» Reading passage

start

While running this test, I consistently hit the following failure:

# ./busy_poll_test.sh
2025/12/19 11:56:46 socat[8169] E connect(6, AF=2 192.168.1.1:48675,
16): Connection timed out

After investigating, I noticed that both netdevsim devices remain in
the DOWN state:

# ip net exec nssv ip link
25: eni374np1@if26: <NO-CARRIER,BROADCAST,UP> mtu 1500 qdisc noqueue
state DOWN mode DEFAULT group default qlen 1000
    link/ether 2e:5f:c8:84:82:e5 brd ff:ff:ff:ff:ff:ff
# ip net exec nscl ip link
26: eni765np1@if25: <NO-CARRIER,BROADCAST,UP> mtu 1500 qdisc noqueue
state DOWN mode DEFAULT group default qlen 1000
    link/ether ee:78:d1:b7:d6:00 brd ff:ff:ff:ff:ff:ff

It appears that linking two netdevsim devices does not automatically
bring the interfaces up. As a workaround, I moved the following
commands out of setup_ns() and placed them after the netdevsim devices
are linked:

        ip netns exec nssv ip link set dev $NSIM_SV_NAME up
        ip netns exec nscl ip link set dev $NSIM_CL_NAME up

With this change, the test runs successfully.

Do you think I’m missing something here, or is this the expected behavior?

Thanks.

> Signed-off-by: Joe Damato <jdamato@fastly.com>
> Co-developed-by: Martin Karsten <mkarsten@uwaterloo.ca>
> Signed-off-by: Martin Karsten <mkarsten@uwaterloo.ca>
> Acked-by: Stanislav Fomichev <sdf@fomichev.me>
> ---
>  v9:
>    - Based on feedback from Willem, in busy_poll_test.sh:
>      - shortened long lines,
>      - used more reader friendly variable names
>      - moved constants into variables
>      - fixed the SPDX-License-Identifier
>      - reduced code duplication
>    - In busy_poller.c:
>      - Added a comment explaining the ifdef blob
>      - Fixed some types for strtoul and added explicit casts
>
>  v5:
>    - Updated commit message to replace netcat with socat and fixed
>      misspelling of netdevsim. No functional/code changes.

end

» Information provided
start

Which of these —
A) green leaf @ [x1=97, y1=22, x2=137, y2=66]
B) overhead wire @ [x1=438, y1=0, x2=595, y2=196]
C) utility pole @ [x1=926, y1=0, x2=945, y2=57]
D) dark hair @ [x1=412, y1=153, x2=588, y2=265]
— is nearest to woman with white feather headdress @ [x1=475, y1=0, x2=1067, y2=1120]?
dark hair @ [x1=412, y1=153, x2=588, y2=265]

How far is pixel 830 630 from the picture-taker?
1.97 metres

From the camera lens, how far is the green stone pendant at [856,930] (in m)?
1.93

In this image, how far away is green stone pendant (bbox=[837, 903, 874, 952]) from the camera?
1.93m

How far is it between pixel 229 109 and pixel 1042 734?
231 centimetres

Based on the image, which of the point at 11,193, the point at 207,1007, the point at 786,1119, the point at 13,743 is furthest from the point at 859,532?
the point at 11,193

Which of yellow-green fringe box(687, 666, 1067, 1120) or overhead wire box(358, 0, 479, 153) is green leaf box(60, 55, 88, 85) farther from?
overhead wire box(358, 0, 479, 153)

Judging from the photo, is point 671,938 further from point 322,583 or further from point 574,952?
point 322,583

end

» To be done
Please answer these questions about the busy-poll test message:
(a) What error did socat report when the test failed?
(b) Where were the two "ip link set dev ... up" commands placed after being moved out of setup_ns()?
(c) According to the v5 notes, which tool replaced netcat in the commit message?

» Answer to the exercise
(a) Connection timed out
(b) After the netdevsim devices are linked
(c) socat